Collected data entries
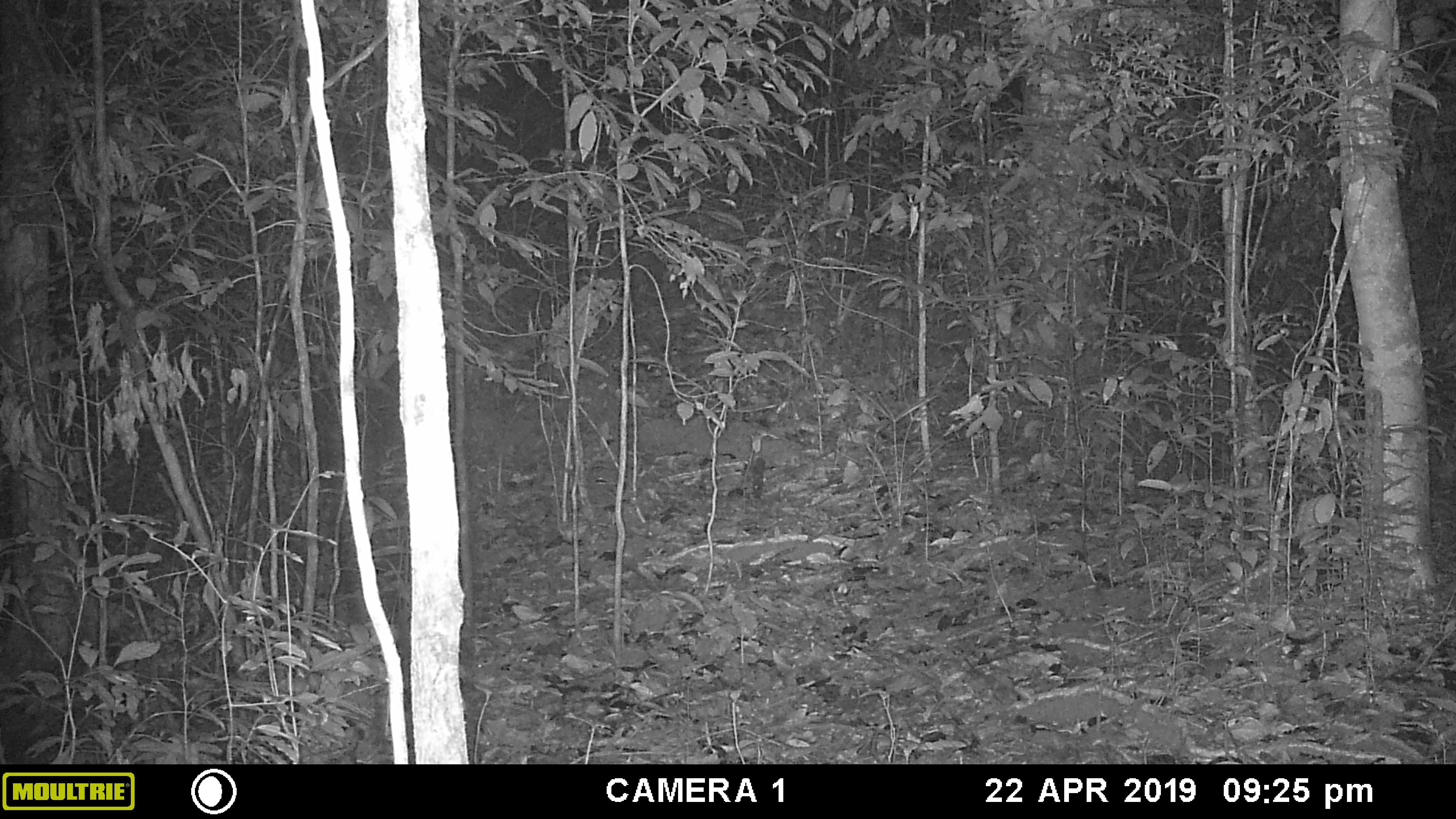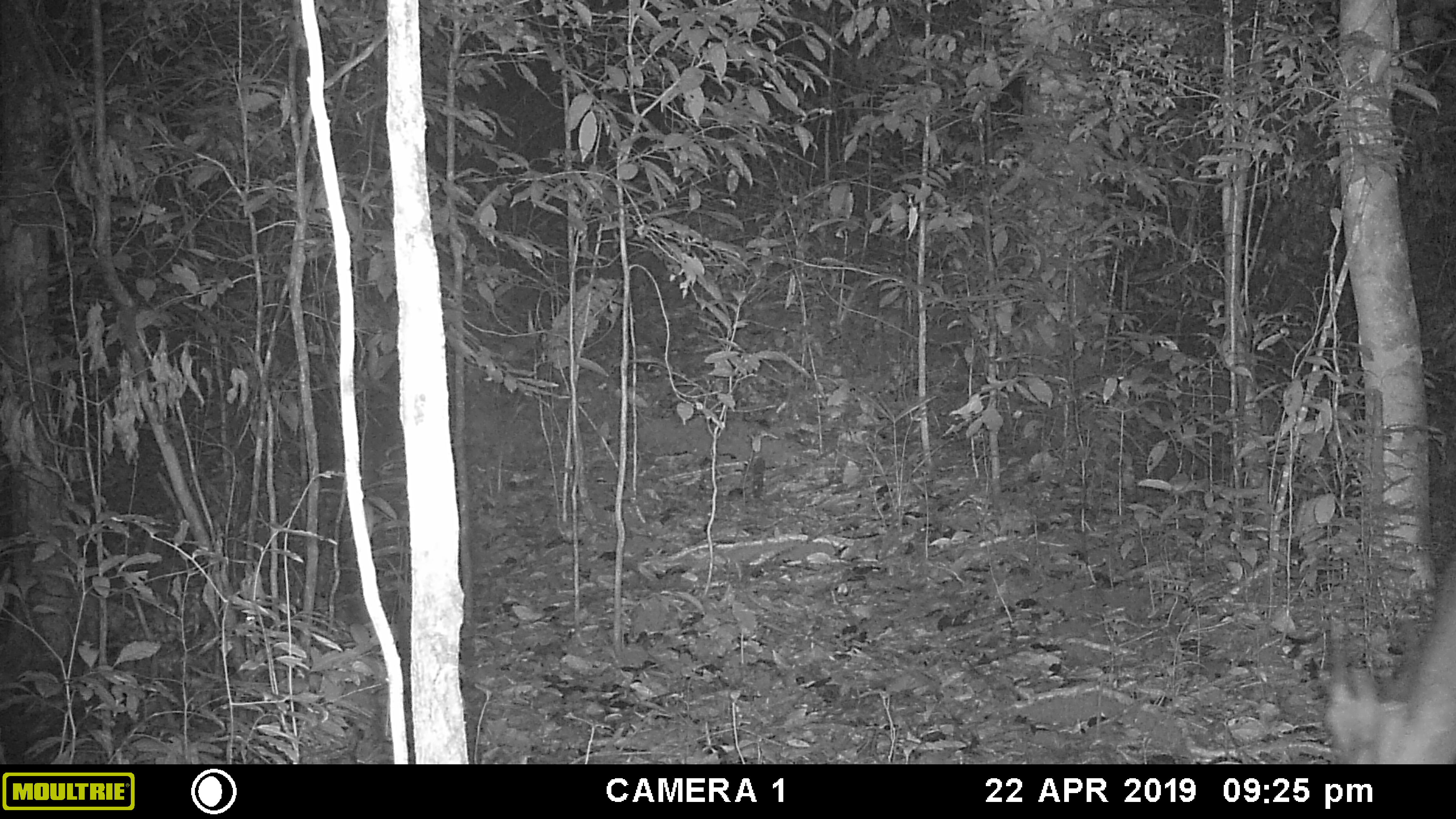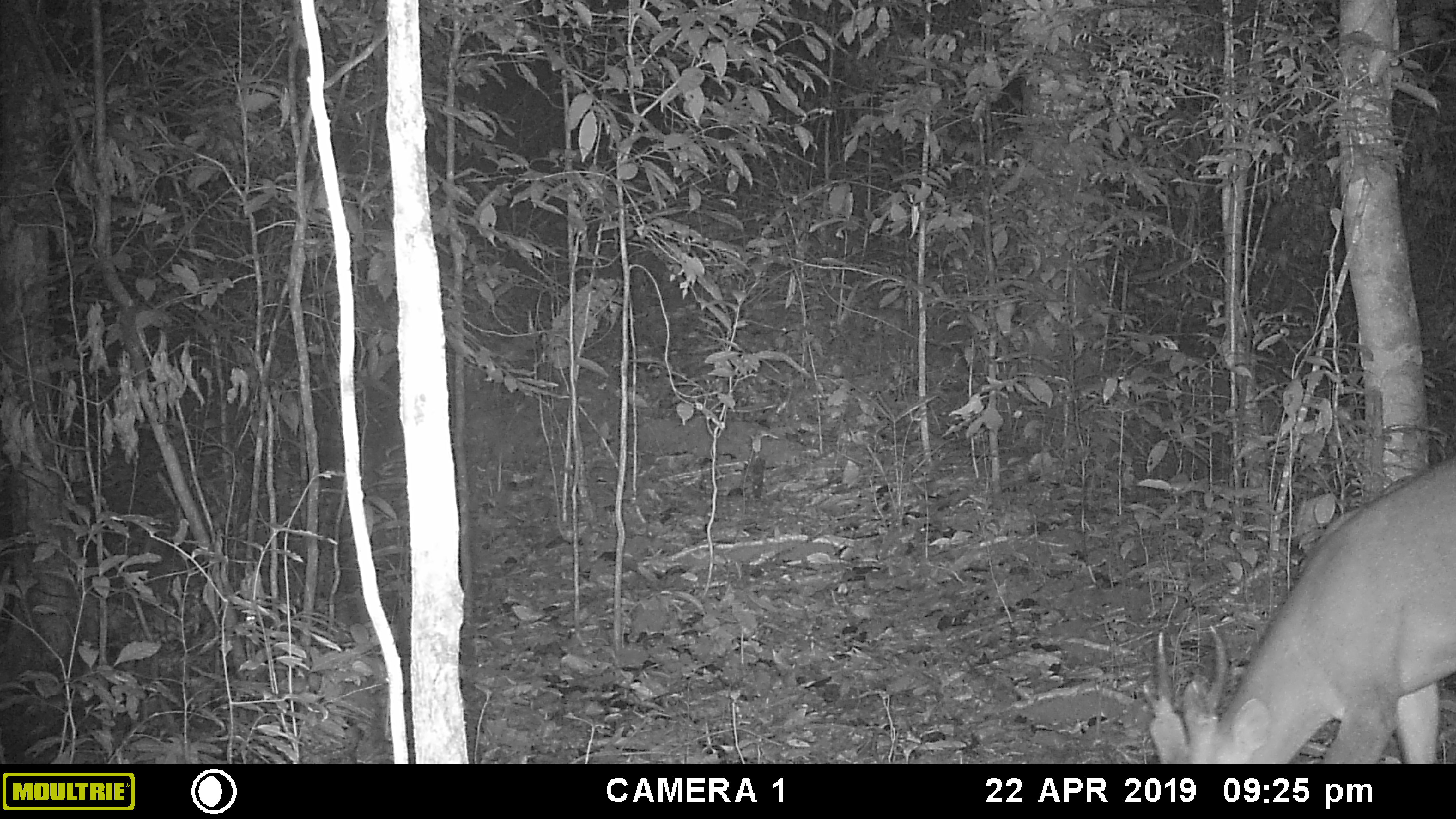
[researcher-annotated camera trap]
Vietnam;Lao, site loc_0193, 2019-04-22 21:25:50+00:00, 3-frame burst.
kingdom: Animalia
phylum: Chordata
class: Mammalia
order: Artiodactyla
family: Cervidae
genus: Muntiacus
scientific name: Muntiacus vuquangensis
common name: large-antlered muntjac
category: large antlered muntjac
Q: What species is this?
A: Large antlered muntjac (large-antlered muntjac) (Muntiacus vuquangensis).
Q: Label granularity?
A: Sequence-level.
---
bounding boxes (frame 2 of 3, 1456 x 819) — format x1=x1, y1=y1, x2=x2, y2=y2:
large antlered muntjac: x1=1318, y1=553, x2=1456, y2=762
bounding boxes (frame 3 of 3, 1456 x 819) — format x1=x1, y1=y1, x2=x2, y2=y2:
large antlered muntjac: x1=1137, y1=455, x2=1456, y2=764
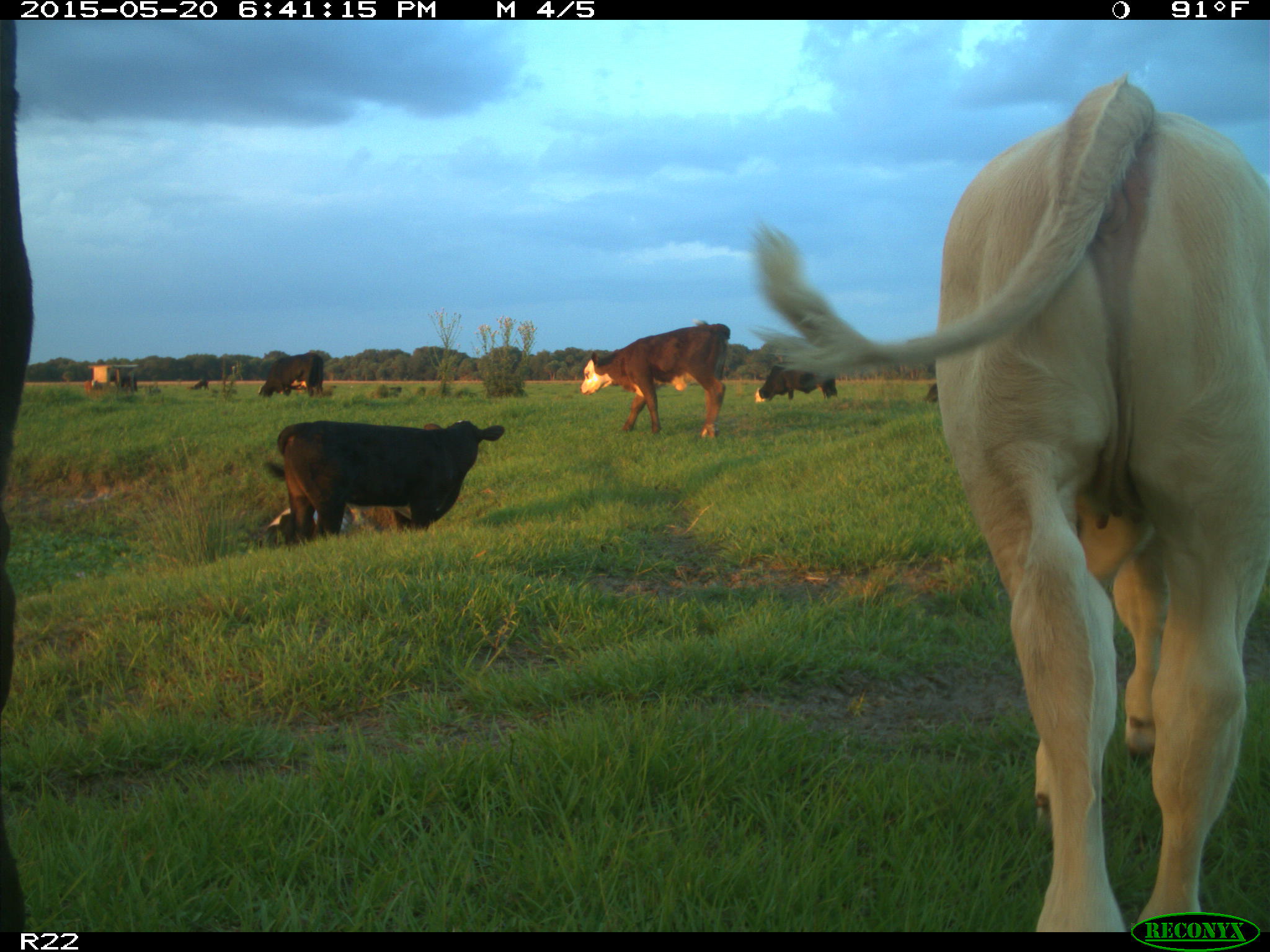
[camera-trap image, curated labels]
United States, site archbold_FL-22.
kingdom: Animalia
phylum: Chordata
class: Mammalia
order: Artiodactyla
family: Bovidae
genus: Bos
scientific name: Bos taurus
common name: domestic cow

EXERCISE REQUIREMENTS » Only the lines from the one containing "United States, site archbold_FL-22." through the final line above should be duplicated, exactly as they stand.

SOLUTION TO THIS TASK »
United States, site archbold_FL-22.
kingdom: Animalia
phylum: Chordata
class: Mammalia
order: Artiodactyla
family: Bovidae
genus: Bos
scientific name: Bos taurus
common name: domestic cow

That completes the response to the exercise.